What is important about these falsehoods is that they are not mere misstatements like Obama's remark about having visited 57 States instead of 47.  Bachmann's pseudo-history is designed to promote a right wing agenda by spreading an ersatz account of our nation's history.  Her smears of Roosevelt are intended to convince people that Democratic economics, rather than Republican malfeasance, caused the Depression.  Her remarks about the founding fathers are an attempt to deny that the North needed to fight the Civil War, suggesting that Southerners had abandoned racism long before 1860.  These are not slips of the tongue, they are malignant ideological propaganda, spread by a person who knows perfectly well what damage she is doing, but who has entitled herself to act as she pleases.

Since the time of Reagan, the right in this country has been engaged in an attempt to rewrite our history into a fictional account in which everything good comes through allowing their greed and hatred.  It is a dangerous game, and one which we ignore at our peril.  Michelle Bachmann is, in the end, not an object of ridicule, but rather a willing agent of forces determined to destroy the American enterprise.

Comments

Dave Dubya said…
Her lies and propaganda are complimented by the utter hypocrisy displayed by her actions.

Isikoff Reports:

While Rep.

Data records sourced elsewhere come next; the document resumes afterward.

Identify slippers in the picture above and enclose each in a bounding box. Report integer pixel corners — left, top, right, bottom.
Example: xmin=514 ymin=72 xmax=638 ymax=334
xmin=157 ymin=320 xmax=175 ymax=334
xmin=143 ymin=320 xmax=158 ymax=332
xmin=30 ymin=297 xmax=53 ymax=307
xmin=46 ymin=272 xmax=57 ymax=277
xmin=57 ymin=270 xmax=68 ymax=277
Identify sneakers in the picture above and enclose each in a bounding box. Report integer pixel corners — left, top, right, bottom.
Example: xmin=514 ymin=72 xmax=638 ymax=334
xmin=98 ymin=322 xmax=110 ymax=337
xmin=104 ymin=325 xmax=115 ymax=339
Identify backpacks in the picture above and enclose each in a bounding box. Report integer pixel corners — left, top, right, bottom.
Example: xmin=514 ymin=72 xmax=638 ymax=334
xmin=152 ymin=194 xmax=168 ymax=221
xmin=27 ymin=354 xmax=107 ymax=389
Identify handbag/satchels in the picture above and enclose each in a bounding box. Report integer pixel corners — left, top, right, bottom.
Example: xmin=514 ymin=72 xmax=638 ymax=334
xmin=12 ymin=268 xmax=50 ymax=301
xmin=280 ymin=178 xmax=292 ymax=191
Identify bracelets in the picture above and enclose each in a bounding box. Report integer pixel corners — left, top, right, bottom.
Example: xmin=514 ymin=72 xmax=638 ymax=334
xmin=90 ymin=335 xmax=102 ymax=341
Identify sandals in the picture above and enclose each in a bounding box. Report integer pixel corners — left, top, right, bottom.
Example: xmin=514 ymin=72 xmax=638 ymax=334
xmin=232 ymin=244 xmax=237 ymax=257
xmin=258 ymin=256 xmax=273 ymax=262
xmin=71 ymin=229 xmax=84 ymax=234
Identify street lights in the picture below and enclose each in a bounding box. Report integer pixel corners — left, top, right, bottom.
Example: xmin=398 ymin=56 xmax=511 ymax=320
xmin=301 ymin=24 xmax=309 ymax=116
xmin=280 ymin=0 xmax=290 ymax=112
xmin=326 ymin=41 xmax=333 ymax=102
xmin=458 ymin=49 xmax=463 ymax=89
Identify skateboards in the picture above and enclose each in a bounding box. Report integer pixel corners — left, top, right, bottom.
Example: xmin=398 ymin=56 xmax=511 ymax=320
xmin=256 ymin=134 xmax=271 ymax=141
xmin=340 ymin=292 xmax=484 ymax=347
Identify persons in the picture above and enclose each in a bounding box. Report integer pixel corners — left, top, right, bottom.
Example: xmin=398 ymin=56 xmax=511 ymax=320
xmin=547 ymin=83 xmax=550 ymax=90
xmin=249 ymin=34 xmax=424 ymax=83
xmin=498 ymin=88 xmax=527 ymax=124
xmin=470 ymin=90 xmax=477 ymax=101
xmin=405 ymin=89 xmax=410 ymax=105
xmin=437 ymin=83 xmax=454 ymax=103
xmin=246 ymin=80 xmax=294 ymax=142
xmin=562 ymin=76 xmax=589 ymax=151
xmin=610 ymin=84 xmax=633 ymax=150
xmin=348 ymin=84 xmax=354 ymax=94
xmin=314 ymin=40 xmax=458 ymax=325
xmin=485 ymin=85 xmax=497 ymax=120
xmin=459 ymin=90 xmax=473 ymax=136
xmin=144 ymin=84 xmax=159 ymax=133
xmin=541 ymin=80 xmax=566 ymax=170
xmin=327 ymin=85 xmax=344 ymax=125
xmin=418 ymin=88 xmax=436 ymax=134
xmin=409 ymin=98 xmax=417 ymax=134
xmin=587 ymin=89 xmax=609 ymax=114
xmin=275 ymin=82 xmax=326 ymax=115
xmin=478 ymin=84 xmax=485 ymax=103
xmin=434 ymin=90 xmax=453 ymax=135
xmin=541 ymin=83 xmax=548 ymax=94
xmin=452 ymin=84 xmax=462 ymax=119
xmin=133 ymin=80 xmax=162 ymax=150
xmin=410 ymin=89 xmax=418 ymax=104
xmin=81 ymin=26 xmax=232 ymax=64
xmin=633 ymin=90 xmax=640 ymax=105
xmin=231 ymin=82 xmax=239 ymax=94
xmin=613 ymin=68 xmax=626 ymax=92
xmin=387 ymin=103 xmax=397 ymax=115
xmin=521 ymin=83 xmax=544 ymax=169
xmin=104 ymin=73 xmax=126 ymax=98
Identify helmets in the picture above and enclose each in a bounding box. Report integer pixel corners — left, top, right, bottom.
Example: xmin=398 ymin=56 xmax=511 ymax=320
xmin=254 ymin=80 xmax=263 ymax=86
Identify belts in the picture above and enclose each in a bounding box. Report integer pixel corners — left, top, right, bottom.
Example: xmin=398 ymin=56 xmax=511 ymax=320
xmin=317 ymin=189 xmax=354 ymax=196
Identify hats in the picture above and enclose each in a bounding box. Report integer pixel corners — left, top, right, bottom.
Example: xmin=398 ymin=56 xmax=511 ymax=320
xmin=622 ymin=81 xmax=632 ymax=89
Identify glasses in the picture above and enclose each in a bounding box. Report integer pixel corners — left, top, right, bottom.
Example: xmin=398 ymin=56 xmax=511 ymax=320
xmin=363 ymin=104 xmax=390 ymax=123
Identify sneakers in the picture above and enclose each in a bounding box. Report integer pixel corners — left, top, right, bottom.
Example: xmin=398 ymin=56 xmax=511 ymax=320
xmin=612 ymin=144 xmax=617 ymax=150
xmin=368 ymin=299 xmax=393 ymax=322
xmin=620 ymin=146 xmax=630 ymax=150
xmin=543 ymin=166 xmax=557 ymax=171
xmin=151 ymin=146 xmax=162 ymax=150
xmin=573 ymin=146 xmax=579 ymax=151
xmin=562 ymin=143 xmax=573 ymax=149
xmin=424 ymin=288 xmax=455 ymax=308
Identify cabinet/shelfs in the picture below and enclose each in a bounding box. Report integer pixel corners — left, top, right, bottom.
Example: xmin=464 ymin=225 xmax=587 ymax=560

Michele Bachmann, R-Minn., has forcefully denounced the Medicaid program for swelling the "welfare rolls," the mental health clinic run by her husband has been collecting annual Medicaid payments totaling over $137,000 for the treatment of patients since 2005, according to new figures obtained by NBC News.

And from the LA Times:

An examination of her record and finances showed that a counseling clinic run by her husband received nearly $30,000 from the state of Minnesota in the last five years, with part of the money coming from the federal government. And a family farm in Wisconsin, where she is listed as a partner, received some $260,000 in federal subsidies.
Green Eagle said…
"Her lies and propaganda are complimented by the utter hypocrisy displayed by her actions."

What a surprise! Who ever thought we would see that kind of behavior from a Republican?